Ein Blick über die digitale Ecke lohnt sich dennoch: In der Außenwerbung beschwört die Technologie einen Boom herbei: DOOH verzeichnete im Focus-Jahresvergleich ein sattes Wachstum.

Auch bei Außenwerber Gewista standen die Zeichen heuer auf Digitalisierung. "Wir bringen Außenwerbung auf ein völlig neues Level, wenn wir es schaffen, im digitalen Mindset vertreten zu sein", zeigte sich CEO Franz Solta im HORIZONT-Gespräch zuletzt ambitioniert. Als konkrete Ziele nannte er dabei die Bundesländer-Digitalisierung sowie den forcierten Eintritt ins programmatische Zeitalter bis spätestens 2019. Die Digitalisierung etwa in ländlicheren Räumen heftete sich auch die Epamedia auf die Fahnen, mit neuen Angeboten und Werbeträgern. DOOH wird also auch im kommenden Jahr auf der Wachstums-Spur bleiben; das untermauern nicht zuletzt aktuelle internationale und österreichische Trends auf dem Gebiet.
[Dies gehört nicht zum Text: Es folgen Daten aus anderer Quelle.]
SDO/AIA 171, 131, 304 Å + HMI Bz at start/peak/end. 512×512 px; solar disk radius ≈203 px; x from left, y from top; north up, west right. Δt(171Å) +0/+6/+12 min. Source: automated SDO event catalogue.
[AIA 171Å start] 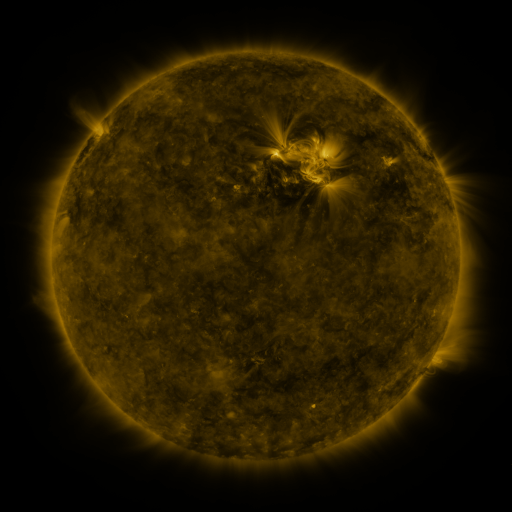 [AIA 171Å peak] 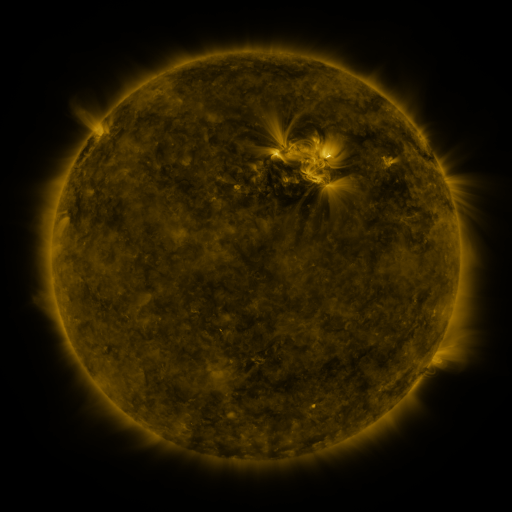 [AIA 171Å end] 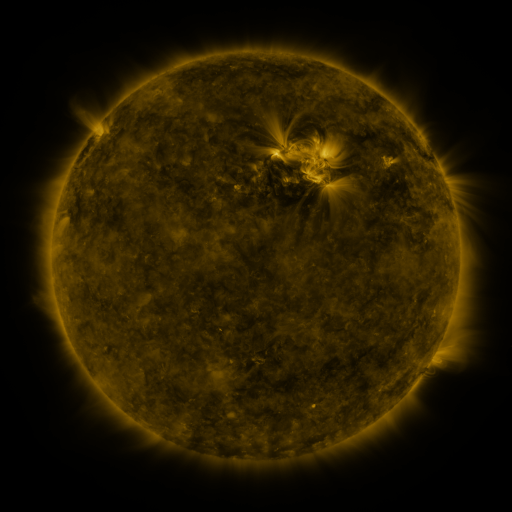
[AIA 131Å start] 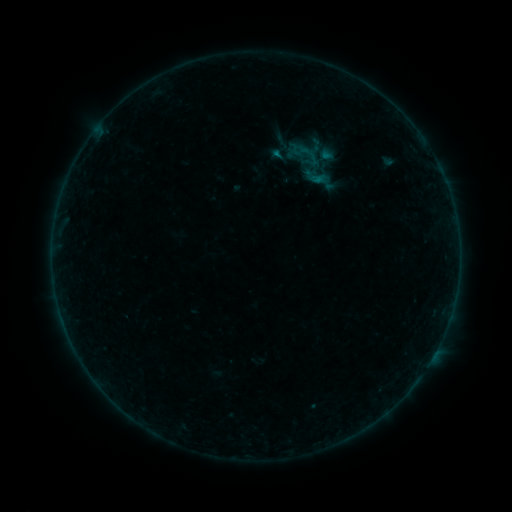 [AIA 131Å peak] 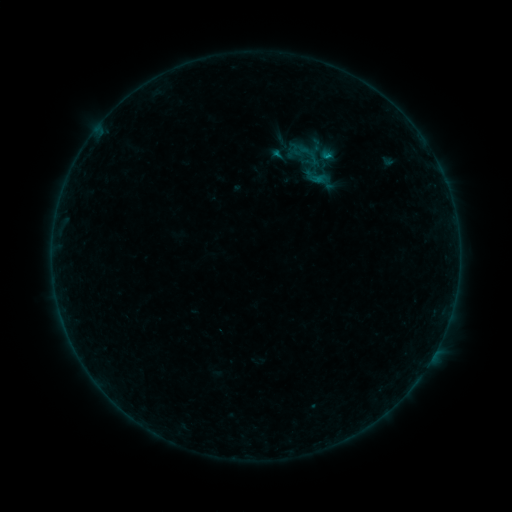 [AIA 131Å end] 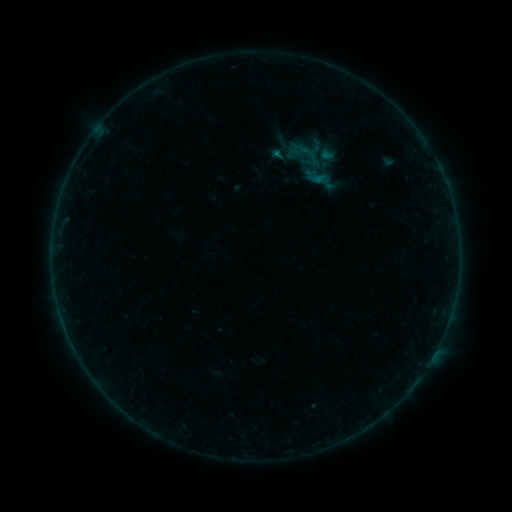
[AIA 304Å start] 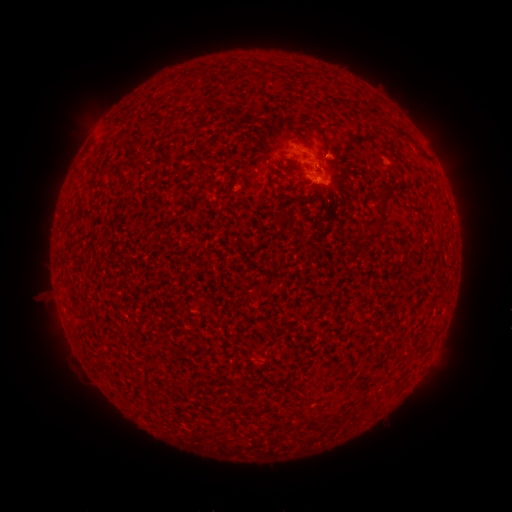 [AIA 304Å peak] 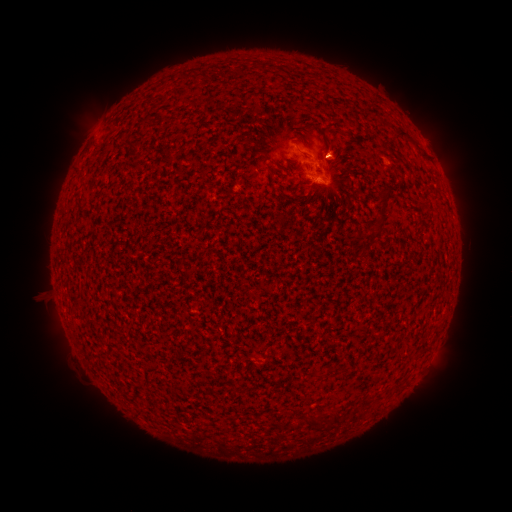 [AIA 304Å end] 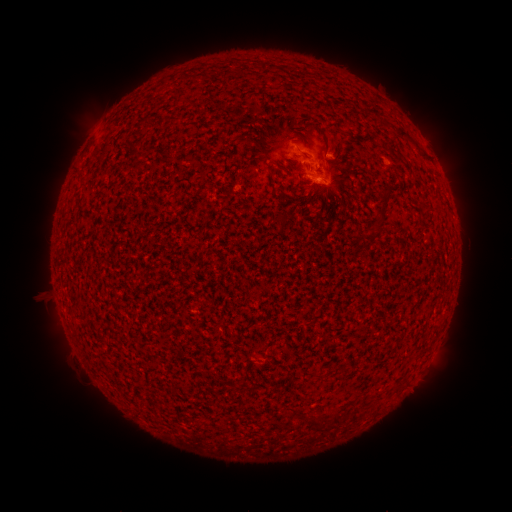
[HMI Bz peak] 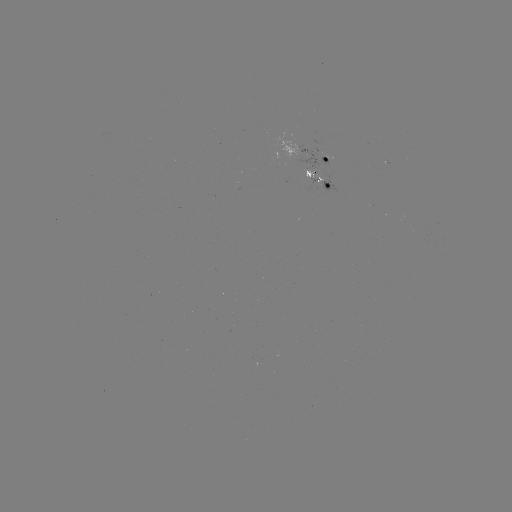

Auch die steigende Mobilisierung der Menschen vor allem in urbanen Räumen dürfte dazu beitragen; auch Medien wie Infoscreen, die stark im öffentlichen Raum verankert sind, verbuchten zuletzt gute Reichweitenwerte.

Von analog bis digital

Dass sich die Spendings an den viel strapazierten Stationen der Customer Journey orientieren, zeigt ein Blick auf die Spendings und Strategien der Werbetreibenden im heurigen Jahr. Bei der Wiener Städtischen etwa setzte man in Zusammenarbeit mit der Agentur Demner, Merlicek & Bergmann auf einen ausgewogenen Media-Mix – wenn auch unter der Prämisse online first. Ausgangspunkt der Kampagne war ein Song samt Musikvideo; als dazugehörige Testimonials wurde das Wiener Austropop-Duo „Seiler und Speer“ ins Boot geholt. Denn Musik sei die meistgesprochene und bestverstandene Sprache der Welt, begründete DMB-Gründer und Geschäftsführer Mariusz Jan Demner den Werbemittel-Fokus. Korrespondierend mit den Szenen des Musikvideos wurde der Image-TV-Spot gestaltet. Mit dem verstärkten Fokus der Spendings auf Online ging ebenfalls der Launch einer Microsite sowie YouTube-Präsenz einher. Auch via Radio, Print, Plakaten, Rolling Boards und City Lights, Online sowie in Social Media wurde die Werbung ausgespielt.

Beständiger Ausblick

Die Stoßrichtung für das kommende Werbejahr lassen etwa die aktuellen Focus-Werbedaten für den Zeitraum Jänner bis September 2018 erahnen. Als absoluter Spitzenreiter entpuppte sich dabei neben Transport und Digital Out-of-Home der Hörfunk sowie Fernsehen mit Zuwachsraten von knapp über drei Prozent beziehungsweise genau drei Prozent. Während das ORF-Fernsehen unter den Werten der Privatsender performt, liegen die ORF-Radios laut Focus vor dem privaten Mitbewerb. Außenwerbung plakatierte in den ersten neun Monaten des Jahres bislang ein Minus von 4,2 Prozent und hält im September bei einem Zuwachs von rund sechs Prozent, Tageszeitungen bewegen sich im zarten Plus, die gedruckten Marktbegleiter der regionalen Wochenzeitungen performen bei knapp drei Prozent plus. Direct Marketing, Kino oder Ambient Media bleiben laut den Focus-Daten die Sorgenkinder der Gattungen.

Österreichs Werbemarkt bleibt jedenfalls – und das dürfte sich auch 2019 nicht gravierend ändern – ein traditioneller. Noch immer halten klassische Medien einen Gutteil des Werbekuchens, wobei Print mit 42,9 Prozent (Foucus 1-9/2018) immer noch den Löwenanteil an Bruttospendings für sich verbucht. Es folgen Fernsehen mit etwa einem Viertel sowie Direct Marketing.